__INSTRUCTIONS FOR THE TASK__:
For this exercise, report every line of the material that includes "March".

__TASK INPUT__:
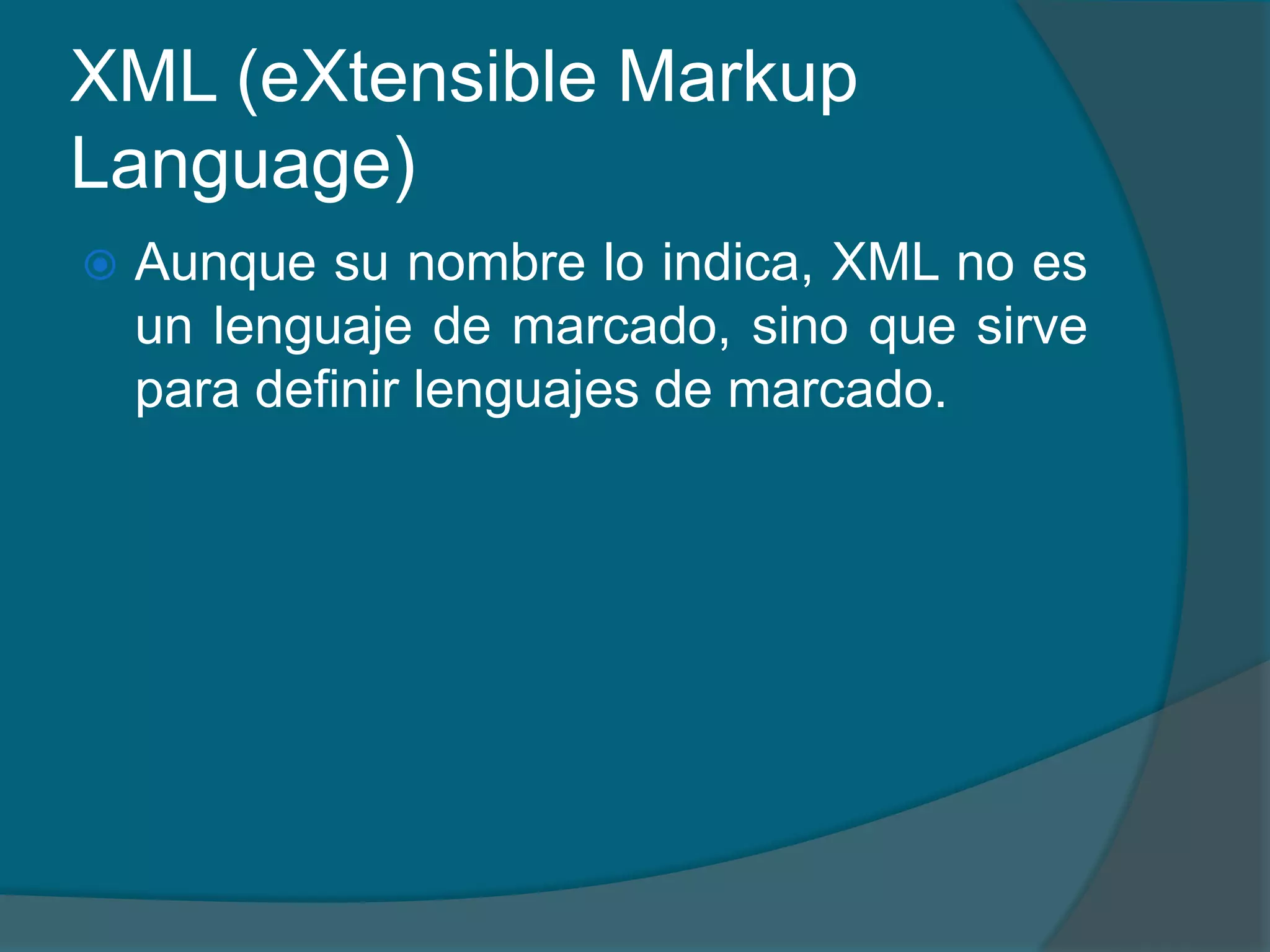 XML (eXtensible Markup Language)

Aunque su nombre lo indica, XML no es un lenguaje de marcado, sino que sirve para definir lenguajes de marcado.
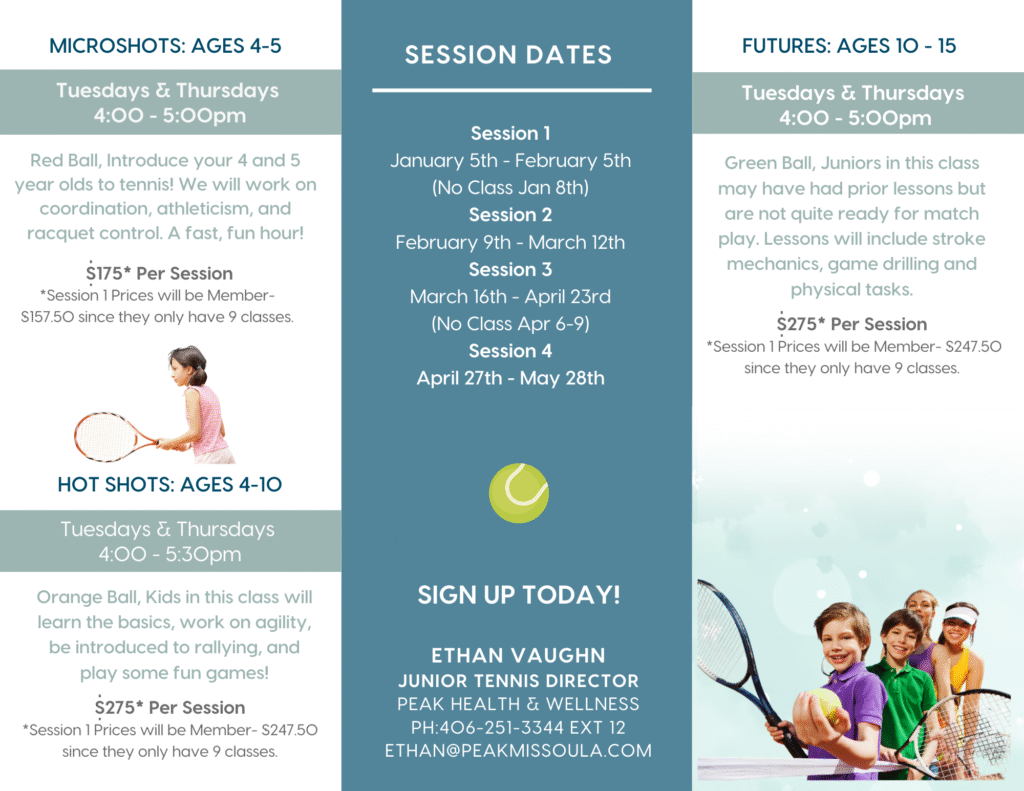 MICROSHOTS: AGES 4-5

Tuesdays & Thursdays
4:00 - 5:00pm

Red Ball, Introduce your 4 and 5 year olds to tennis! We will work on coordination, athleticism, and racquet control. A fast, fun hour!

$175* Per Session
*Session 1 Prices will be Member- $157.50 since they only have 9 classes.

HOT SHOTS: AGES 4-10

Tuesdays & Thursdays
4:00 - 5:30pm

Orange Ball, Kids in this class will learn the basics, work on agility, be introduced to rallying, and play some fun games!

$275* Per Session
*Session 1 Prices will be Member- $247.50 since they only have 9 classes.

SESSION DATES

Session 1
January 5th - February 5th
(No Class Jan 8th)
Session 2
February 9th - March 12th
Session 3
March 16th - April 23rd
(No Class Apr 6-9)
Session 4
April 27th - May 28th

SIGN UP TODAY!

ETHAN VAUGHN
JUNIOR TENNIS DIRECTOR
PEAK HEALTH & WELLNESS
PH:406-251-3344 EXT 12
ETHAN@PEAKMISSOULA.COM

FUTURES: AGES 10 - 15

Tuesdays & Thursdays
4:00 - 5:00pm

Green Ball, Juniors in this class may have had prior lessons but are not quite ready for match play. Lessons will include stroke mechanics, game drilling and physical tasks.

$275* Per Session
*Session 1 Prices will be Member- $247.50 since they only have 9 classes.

==

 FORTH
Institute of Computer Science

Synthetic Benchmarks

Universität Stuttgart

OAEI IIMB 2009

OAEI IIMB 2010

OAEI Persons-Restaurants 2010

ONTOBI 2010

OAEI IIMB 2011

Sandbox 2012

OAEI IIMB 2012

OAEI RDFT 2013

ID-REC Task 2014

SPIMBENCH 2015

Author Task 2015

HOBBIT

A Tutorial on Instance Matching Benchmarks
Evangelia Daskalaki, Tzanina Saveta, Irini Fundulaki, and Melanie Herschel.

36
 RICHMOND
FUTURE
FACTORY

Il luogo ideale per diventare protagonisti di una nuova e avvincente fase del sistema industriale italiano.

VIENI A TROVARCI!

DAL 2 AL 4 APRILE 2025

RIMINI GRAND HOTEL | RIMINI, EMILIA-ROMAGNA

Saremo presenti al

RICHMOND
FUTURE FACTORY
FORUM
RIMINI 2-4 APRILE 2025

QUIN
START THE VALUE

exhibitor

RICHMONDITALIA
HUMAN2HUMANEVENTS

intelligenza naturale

__RESPONSE TO THE TASK__:
February 9th - March 12th
March 16th - April 23rd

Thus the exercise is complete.